+++ TEKSTFRAGMENT +++

Bij de bepaling van de passende beperkte periode waarvoor de gevraagde standplaatsvergunning geldt, betrekt het college in ieder geval de terugverdientijd van de noodzakelijke investeringen.
- 2.
Bij de bepaling van de passende beperkte periode waarvoor de gevraagde standplaatsvergunning geldt, fungeert als leidraad het rapport ‘Schaarse vergunningen op de markt, een onderzoek naar de gevolgen’ van 2 augustus 2019 opgesteld in opdracht van de Centrale Vereniging voor de Ambulante Handel.
- 3.
Van de aanvraag om een standplaatsvergunning maakt in ieder geval deel uit het bewijs van de investeringen die noodzakelijk zijn om de gevraagde standplaats te kunnen innemen.
Artikel 2.3.9
Overgangstermijn intrekken vergunning voor onbepaalde tijd
- 1.
De standplaatsvergunning voor onbepaalde tijd wordt niet eerder ingetrokken dan het moment waarop de standplaatsvergunning zou zijn geëindigd als zij tot stand was gekomen aan de hand van het gestelde in artikel 2.3.8.
- 2.

+++ AANGELEVERDE GEGEVENS +++

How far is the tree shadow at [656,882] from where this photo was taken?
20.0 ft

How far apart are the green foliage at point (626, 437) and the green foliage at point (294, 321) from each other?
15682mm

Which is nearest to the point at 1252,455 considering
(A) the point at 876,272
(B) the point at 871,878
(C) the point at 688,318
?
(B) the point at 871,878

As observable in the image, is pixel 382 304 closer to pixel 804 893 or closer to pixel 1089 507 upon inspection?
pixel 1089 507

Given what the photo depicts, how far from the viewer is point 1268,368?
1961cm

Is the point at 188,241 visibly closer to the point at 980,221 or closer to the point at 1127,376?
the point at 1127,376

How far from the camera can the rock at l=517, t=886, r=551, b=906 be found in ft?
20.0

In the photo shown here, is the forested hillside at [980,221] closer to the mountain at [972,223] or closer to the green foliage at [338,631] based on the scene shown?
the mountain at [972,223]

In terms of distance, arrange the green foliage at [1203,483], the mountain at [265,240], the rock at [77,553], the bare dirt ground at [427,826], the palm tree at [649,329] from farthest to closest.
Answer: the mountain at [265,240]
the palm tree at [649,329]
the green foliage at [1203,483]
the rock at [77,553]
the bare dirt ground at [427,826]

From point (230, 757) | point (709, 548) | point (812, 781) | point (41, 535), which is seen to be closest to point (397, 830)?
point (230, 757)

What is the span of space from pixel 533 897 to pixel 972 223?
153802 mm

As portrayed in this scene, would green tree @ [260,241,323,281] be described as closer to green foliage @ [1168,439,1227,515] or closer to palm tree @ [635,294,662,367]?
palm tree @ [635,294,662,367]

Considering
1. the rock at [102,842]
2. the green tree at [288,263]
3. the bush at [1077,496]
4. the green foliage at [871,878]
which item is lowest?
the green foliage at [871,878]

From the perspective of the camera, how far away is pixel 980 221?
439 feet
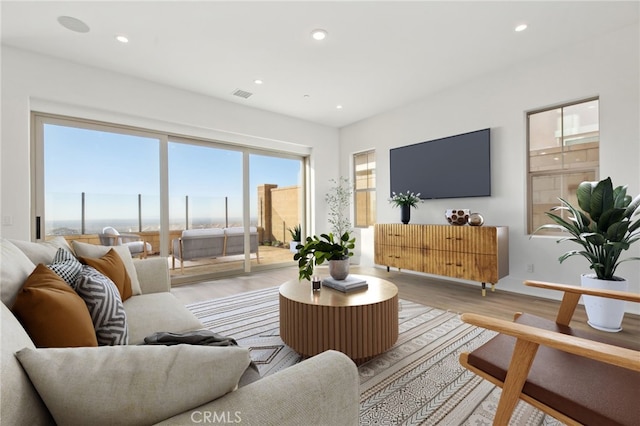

+++

OPDRACHTEN
a - Beantwoord met behulp van de tekst over standplaatsvergunningen de volgende vragen:
(i) Wat betrekt het college in ieder geval bij het bepalen van de passende beperkte periode?
(ii) Van welke datum is het rapport dat daarbij als leidraad dient?
(iii) Wat is de titel van artikel 2.3.9?
b - Ga verder met de tekst over standplaatsvergunningen, vanaf het punt waar die ophoudt.

ANTWOORDEN
a -
(i) De terugverdientijd van de noodzakelijke investeringen.
(ii) Van 2 augustus 2019.
(iii) Overgangstermijn intrekken vergunning voor onbepaalde tijd.

b -
De in het eerste lid bedoelde overgangstermijn geldt alleen als de vergunninghouder kan aantonen dat hij bepaalde investeringen niet zou hebben gedaan als voor hem bekend was geweest dat de standplaatsvergunning voortaan voor beperkte tijd zou worden verleend.
Artikel 2.3.10
Persoonsgebonden vergunning
- 1.
De standplaatsvergunning is persoonsgebonden.
- 2.
De persoonlijke standplaatsvergunning is alleen overdraagbaar bij het overlijden van de standplaatsvergunninghouder. In dat geval kan het recht worden overgedragen aan de partner of een kind, als binnen één maand na het overlijden een verzoek hiertoe wordt ingediend bij het college.
Artikel 2.3.11
Vergunningverlening via loting
- 1.
Aanvragen voor standplaatsen worden openbaar kenbaar gemaakt door ten minste een bekendmaking in het Gemeenteblad en op de gemeentelijke website.
- 2.
Degenen die een vrij gekomen standplaats willen innemen moeten zich daarvoor bij de gemeente inschrijven voor een in de bekendmaking vermelde datum en op de wijze die eveneens in de bekendmaking wordt vermeld.
- 3.
Bij meer dan één gegadigde voor een standplaatsvergunning op een bepaalde locatie wordt de standplaats toegewezen via loting door het Afdelingshoofd Ruimte in aanwezigheid van twee andere ambtenaren.
Artikel 2.3.12
Intrekken vergunning
- 1.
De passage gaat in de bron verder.